ECLI:NL:OGEANA:2010:BL7615
Gerecht in Eerste Aanleg van de Nederlandse Antillen
- Eerste aanleg - enkelvoudig
- F.J.P. Veenhof
- Rechtspraak.nl
Bevoegdheid van het Gerecht in een echtscheidingszaak met internationale elementen
In deze zaak, behandeld door het Gerecht in Eerste Aanleg van de Nederlandse Antillen, stond de rechtsmacht van het Gerecht centraal in een echtscheidingsprocedure tussen twee partijen die niet de Nederlandse nationaliteit bezitten.
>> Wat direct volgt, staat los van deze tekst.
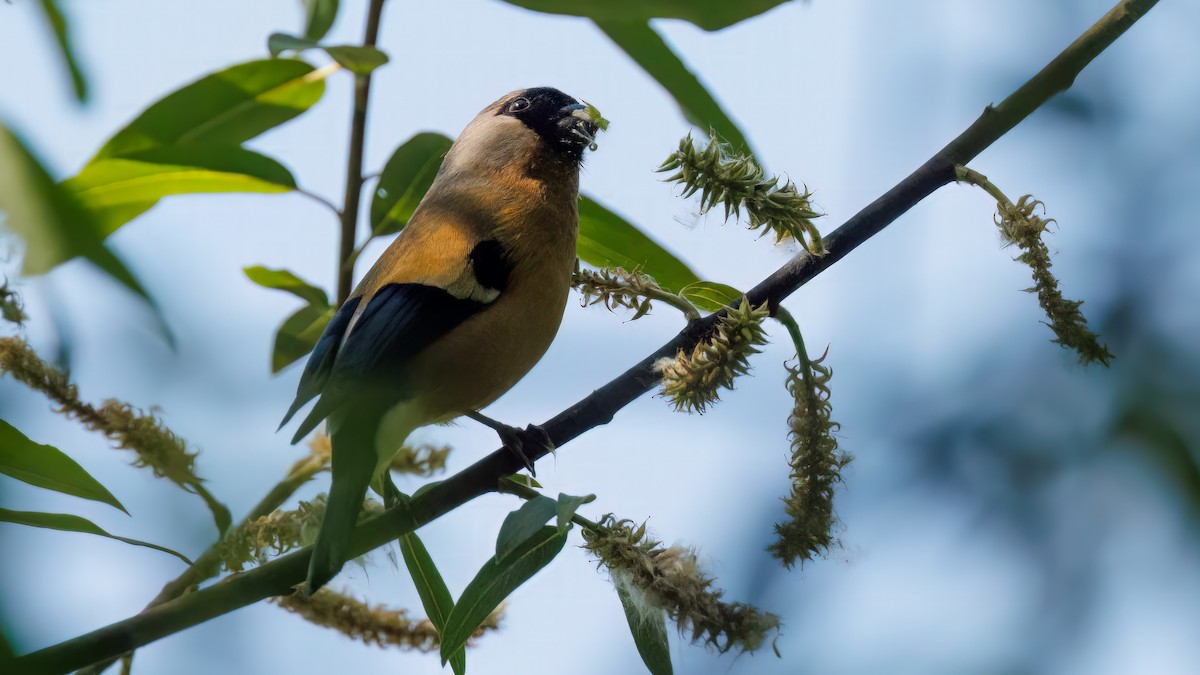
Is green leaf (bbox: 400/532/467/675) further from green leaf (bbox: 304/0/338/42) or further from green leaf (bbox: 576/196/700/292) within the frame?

De vrouw, die op Bonaire woonde, verzocht om de echtscheiding, terwijl de man, woonachtig in Italië, betwistte dat het Gerecht bevoegd was om van de zaak kennis te nemen. Het Gerecht oordeelde dat het bevoegd was op basis van artikel 814 lid 1 aanhef en onder b van het Wetboek van Burgerlijke Rechtsvordering (Rv), omdat de vrouw meer dan twaalf maanden haar gewone verblijfplaats op Bonaire had. De man voerde aan dat hij nooit een woonplaats op Bonaire had gehad en dat de vrouw niet voldeed aan de vereisten voor rechtsmacht, aangezien zij pas recentelijk op Bonaire was ingeschreven. Het Gerecht oordeelde echter dat de vrouw en haar kinderen feitelijk sinds 2007 op Bonaire woonden en dat de omstandigheden voldoende waren om de rechtsmacht te bevestigen. De zaak werd aangehouden om de man in de gelegenheid te stellen te reageren op de vordering tot echtscheiding en de toepasselijkheid van het recht. De beslissing werd genomen op 4 februari 2010, waarbij het Gerecht de zaak naar de rolzitting verwees voor verdere behandeling.